だから高知のカツオのたたきも,地元民なら閉口してしまうようなカツオ臭くなったベロベロの切り身に,ショウガをたっぷり入れたものを「うまい,うまい」と言って食べる.

素直に「不味い」と言えばいい.
でも,素直に不味いと評価できないのが東京人です.
豚骨くさいから博多ラーメンは美味しい.
カツオくさいからカツオのたたきは美味しい.
プリプリとコシがあるから讃岐うどんは美味しいね,って言い出すのが東京人なのです.

そんな話を知り合いの先生としていたら,その先生曰く,“素直に” という次元を通り越して,もう既に東京人はそういう評価すらできなくなっているのではないか? と言うのです.

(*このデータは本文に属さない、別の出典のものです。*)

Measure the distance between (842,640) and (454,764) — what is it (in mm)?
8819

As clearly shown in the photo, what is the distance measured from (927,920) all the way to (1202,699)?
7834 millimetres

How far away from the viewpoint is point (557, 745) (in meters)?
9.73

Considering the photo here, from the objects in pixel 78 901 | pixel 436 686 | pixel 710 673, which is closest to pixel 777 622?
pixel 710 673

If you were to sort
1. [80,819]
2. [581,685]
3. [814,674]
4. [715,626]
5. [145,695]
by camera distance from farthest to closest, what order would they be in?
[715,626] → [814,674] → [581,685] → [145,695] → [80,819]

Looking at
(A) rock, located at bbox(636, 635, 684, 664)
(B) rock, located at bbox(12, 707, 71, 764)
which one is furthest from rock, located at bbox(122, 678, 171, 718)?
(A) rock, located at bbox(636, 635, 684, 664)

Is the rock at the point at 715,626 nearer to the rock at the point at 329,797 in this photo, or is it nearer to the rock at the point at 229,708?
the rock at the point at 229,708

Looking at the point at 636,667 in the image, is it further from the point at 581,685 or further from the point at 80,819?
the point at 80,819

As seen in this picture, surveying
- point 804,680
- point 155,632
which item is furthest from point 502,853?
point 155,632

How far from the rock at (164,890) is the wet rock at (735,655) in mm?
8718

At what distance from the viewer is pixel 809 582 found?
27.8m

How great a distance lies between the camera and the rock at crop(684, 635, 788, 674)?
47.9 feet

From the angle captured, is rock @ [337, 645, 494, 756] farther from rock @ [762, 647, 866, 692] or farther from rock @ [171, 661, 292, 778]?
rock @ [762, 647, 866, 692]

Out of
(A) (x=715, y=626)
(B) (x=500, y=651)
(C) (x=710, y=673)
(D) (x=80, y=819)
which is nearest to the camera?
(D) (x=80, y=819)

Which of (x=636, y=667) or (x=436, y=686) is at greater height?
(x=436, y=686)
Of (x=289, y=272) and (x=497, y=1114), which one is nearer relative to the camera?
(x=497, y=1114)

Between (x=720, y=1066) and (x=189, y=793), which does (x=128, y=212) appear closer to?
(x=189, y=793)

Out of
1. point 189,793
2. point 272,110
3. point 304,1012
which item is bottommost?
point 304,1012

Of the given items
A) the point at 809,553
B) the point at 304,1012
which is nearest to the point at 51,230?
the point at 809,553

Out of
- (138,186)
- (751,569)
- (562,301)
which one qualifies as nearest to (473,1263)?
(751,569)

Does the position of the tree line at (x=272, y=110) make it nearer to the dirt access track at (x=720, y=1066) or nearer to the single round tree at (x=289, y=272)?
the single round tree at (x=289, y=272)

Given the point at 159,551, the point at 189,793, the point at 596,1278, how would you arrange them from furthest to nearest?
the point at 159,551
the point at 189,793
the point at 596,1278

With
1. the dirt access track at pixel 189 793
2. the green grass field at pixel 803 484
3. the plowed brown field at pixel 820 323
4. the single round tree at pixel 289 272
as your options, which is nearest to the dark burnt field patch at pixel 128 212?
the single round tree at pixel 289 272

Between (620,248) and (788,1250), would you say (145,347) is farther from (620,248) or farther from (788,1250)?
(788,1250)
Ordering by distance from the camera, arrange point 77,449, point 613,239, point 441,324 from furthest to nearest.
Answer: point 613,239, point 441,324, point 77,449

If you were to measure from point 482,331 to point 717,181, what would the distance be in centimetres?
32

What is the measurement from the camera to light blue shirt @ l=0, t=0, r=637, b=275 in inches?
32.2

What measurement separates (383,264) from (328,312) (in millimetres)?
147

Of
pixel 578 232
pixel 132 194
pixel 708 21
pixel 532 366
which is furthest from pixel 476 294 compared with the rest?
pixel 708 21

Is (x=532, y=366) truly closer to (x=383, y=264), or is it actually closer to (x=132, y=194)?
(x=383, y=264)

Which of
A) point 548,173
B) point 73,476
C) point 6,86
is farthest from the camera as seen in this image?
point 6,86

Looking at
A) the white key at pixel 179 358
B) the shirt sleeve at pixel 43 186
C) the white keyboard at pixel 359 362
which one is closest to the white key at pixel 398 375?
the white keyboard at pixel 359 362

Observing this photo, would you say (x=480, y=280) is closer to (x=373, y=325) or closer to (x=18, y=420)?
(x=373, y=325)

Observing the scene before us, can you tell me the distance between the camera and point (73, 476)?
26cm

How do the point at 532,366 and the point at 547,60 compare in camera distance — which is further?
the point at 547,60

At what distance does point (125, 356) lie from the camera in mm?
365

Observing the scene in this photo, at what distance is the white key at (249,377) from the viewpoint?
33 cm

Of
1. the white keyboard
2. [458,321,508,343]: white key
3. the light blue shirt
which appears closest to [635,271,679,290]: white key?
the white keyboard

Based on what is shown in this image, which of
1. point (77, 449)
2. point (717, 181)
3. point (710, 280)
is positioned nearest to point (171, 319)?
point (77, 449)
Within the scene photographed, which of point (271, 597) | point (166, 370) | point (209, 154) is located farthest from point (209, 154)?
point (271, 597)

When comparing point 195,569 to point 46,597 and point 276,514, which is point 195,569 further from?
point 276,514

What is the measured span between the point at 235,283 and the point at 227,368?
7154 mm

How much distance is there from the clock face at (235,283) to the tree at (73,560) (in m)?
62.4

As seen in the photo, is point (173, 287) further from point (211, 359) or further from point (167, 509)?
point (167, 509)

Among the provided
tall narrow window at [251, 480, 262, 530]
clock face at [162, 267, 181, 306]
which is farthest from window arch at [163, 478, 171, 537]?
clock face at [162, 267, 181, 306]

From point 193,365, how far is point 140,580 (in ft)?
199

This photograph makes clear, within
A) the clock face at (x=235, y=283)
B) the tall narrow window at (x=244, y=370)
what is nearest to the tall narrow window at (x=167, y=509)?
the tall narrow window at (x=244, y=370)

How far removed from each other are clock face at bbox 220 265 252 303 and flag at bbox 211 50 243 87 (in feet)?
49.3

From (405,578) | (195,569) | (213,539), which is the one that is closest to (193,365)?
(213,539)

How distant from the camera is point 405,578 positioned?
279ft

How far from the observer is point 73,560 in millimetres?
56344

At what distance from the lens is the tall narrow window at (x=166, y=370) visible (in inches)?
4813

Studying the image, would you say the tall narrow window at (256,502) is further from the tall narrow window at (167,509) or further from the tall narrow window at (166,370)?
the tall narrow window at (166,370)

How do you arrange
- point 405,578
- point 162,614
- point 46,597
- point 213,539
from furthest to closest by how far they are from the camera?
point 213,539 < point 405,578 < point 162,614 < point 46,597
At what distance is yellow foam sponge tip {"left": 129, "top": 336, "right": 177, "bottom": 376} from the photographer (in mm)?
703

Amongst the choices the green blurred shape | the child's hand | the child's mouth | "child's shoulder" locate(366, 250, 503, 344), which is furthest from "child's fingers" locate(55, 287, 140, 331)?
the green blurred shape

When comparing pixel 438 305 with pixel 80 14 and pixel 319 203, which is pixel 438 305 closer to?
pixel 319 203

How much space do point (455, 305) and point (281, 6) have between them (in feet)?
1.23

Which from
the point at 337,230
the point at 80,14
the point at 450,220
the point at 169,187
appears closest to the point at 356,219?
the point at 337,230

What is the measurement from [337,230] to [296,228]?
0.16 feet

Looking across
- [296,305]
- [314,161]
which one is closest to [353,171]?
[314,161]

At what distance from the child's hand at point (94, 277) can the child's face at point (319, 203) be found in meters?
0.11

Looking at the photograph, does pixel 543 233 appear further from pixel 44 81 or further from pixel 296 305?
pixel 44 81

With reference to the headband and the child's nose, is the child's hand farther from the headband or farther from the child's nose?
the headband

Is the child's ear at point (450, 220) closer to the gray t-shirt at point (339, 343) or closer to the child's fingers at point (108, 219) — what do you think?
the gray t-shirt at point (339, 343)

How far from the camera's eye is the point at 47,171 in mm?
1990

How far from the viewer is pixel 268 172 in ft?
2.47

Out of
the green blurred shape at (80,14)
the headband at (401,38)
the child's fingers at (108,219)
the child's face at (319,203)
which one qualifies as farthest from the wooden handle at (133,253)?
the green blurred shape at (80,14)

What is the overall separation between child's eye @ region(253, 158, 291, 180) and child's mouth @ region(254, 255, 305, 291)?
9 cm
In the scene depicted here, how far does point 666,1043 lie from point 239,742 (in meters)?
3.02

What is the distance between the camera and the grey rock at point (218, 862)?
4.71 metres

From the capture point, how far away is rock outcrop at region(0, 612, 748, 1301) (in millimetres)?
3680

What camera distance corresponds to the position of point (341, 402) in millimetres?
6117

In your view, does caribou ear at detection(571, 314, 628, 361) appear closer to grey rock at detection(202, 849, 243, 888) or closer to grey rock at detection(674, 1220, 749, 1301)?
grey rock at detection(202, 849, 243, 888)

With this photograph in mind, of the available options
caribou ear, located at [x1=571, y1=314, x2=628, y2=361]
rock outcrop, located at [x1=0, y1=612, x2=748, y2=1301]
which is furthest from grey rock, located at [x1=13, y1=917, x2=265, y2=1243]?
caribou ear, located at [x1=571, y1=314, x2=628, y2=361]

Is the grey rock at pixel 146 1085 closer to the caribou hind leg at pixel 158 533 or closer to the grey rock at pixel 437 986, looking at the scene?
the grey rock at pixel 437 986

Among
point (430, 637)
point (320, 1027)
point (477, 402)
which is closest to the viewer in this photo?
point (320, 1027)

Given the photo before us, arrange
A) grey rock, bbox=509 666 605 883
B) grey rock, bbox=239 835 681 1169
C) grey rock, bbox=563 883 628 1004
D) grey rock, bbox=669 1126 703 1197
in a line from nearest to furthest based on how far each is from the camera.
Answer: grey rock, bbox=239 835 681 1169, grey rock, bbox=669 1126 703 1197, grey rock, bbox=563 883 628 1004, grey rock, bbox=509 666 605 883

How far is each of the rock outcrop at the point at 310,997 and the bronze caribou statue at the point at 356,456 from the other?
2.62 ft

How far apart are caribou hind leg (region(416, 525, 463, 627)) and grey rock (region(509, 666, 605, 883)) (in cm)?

「豚骨くさいから博多ラーメンは美味しい」ではなく,「豚骨くさい博多ラーメンは美味しい」となっている.もう「評価」ですらない.
どういうことかって?
つまり,「◯◯は,◯◯だから,◯◯だ」という思考がぶっ飛んでるんです.
じゃあそのラーメンが美味しいかどうかの判断基準は何かというと,メディアに取り上げられているとか,行列ができているとか.それでしか評価できなくなっているのだと.
あぁ,なるほどと思わされました.

その先生と話している中で,私もたまに記事で紹介している適菜収氏が出てきました.
(例えばこんな記事で取り上げたことがあります.■俗物が俗物らしくしちゃダメ
適菜氏はラジオ番組でこんなことを言っているそうです.アメリカ大統領選挙戦において,ヒラリーとトランプどっちもダメ候補であることから,どちらを選ぶかは究極の選択だとして,「うんこ味のカレーか,カレー味のうんこ,どちらかを食べるか問われている」と.

でも,私はこう思うんです.
うんこ味のカレーか,カレー味のうんこの選択に迫られているのは,『非東京人』.

東京人はむしろ,うんこを食べて「これはカレーだ」と言い出す次元に突入しているのです.